Translation: to support intra-host migration, a.k.a. KVM_CAP_VM_MOVE_ENC_CONTEXT_FROM

> The guest_mem inode is passed between two VMs on the same host machine and
> all memory associated with the inode needs to be retained.
>
> To support the above use case, binding of memslots is delayed until
> first use, so that the following inode passing flow can be used:
>
> 1. Source (old version of host VMM) process passes guest_mem inodes to
> destination (new version of host VMM) process via unix sockets.
> 2. Destination process initializes memslots identical to source process.
> 3. Destination process invokes ioctl to migrate guest_mem inode over to
> destination process by unbinding all memslots from the source VM and
> binding them to the destination VM. (The kvm pointer is updated in
> this process)
>
> Without delayed binding, step 2 will fail since initialization of
> memslots would check and find that the kvm pointer in the guest_mem
> inode points to the kvm in the source process.
>
>
> These two patches contain the meat of the changes required to support
> delayed binding:
>
> https://github.com/googleprodkernel/linux-cc/commit/93b31a006ef2e4dbe1ef0ec5d2534ca30f3bf60c
> https://github.com/googleprodkernel/linux-cc/commit/dd5ac5e53f14a1ef9915c9c1e4cc1006a40b49df
>
> Some things to highlight for the approach set out in these two patches:
>
> 1. Previously, closing the guest_mem file in userspace is taken to mean
> that all associated memory is to be removed and cleared. With these
> two patches, each memslot also holds a reference to the file (and
> therefore inode) and so even if the host VMM closes the fd, the VM
> will be able to continue to function.
>
> This is desirable to userspace since closing the file should not be
> interpreted as a command to clear memory.

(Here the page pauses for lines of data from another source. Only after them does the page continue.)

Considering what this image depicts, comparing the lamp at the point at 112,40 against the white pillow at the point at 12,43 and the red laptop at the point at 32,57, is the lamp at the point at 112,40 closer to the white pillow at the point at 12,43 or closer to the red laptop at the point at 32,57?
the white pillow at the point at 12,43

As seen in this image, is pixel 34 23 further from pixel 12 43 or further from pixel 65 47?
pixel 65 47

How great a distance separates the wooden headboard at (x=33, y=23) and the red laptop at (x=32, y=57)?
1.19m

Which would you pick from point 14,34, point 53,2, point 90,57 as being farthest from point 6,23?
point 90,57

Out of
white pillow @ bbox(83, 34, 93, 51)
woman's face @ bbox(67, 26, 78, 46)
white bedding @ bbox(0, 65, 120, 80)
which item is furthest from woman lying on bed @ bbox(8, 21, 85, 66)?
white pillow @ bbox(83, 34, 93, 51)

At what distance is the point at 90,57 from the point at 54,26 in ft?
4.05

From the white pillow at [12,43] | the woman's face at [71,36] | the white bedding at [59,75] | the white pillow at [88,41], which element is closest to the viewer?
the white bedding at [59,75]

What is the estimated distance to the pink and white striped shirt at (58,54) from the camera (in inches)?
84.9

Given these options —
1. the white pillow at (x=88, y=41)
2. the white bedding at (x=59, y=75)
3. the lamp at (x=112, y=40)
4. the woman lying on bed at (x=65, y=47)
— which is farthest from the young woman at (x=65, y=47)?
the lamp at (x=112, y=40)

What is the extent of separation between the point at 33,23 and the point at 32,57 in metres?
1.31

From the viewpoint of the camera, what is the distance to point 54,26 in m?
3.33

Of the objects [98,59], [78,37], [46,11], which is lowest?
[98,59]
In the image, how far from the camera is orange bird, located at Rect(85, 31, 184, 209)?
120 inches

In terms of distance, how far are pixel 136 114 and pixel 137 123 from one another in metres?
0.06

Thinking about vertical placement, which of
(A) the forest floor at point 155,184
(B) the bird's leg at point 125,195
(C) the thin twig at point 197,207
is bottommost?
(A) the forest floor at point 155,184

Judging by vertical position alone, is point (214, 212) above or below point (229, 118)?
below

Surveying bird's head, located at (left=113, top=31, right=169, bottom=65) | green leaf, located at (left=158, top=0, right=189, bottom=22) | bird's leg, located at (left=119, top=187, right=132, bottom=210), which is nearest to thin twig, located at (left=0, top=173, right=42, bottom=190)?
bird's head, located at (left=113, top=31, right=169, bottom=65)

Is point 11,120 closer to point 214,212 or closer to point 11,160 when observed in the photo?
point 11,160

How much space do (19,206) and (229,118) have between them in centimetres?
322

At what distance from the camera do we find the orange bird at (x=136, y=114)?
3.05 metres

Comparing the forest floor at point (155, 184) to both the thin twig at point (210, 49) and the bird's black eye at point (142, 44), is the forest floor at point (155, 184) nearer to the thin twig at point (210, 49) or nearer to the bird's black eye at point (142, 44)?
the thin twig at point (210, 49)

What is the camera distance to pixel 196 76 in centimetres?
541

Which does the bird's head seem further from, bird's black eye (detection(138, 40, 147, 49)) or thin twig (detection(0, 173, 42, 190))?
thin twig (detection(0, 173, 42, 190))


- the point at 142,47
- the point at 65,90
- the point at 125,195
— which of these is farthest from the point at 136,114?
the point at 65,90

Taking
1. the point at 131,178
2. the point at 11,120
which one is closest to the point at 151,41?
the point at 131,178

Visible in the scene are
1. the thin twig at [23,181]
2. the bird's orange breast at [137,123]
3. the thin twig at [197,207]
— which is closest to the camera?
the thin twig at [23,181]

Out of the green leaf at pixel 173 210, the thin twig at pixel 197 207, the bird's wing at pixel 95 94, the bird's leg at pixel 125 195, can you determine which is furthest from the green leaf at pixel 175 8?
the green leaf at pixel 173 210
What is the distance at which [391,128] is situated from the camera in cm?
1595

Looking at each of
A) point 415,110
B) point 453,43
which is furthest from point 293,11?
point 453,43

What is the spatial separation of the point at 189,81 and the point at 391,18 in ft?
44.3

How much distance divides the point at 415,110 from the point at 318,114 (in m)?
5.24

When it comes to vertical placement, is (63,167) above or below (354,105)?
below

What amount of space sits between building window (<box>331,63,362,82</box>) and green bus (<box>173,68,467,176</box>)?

100% agreed. However, after more thought since we first discussed this, I think
that a deferred binding is the wrong way to solve this particular problem. More
below.

> This is aligned with the
> way tmpfs files are used with KVM before guest_mem: when the file is
> closed in userspace, the memory contents are still mapped and can
> still be used by the VM. fallocate(PUNCH_HOLE) is how userspace
> should command memory to be removed, just like munmap() would be used
> to remove memory from use by KVM.
>
> 2. Creating a guest mem file no longer depends on a specific VM and
> hence the guest_mem creation ioctl can be a system ioctl instead of a
> VM specific ioctl. This will also address Chao's concern at [3].

That concern is a non-issue for QEMU as memory backends are created after
accelerators are initialized, and AFAICT Google's VMM behaves similarly.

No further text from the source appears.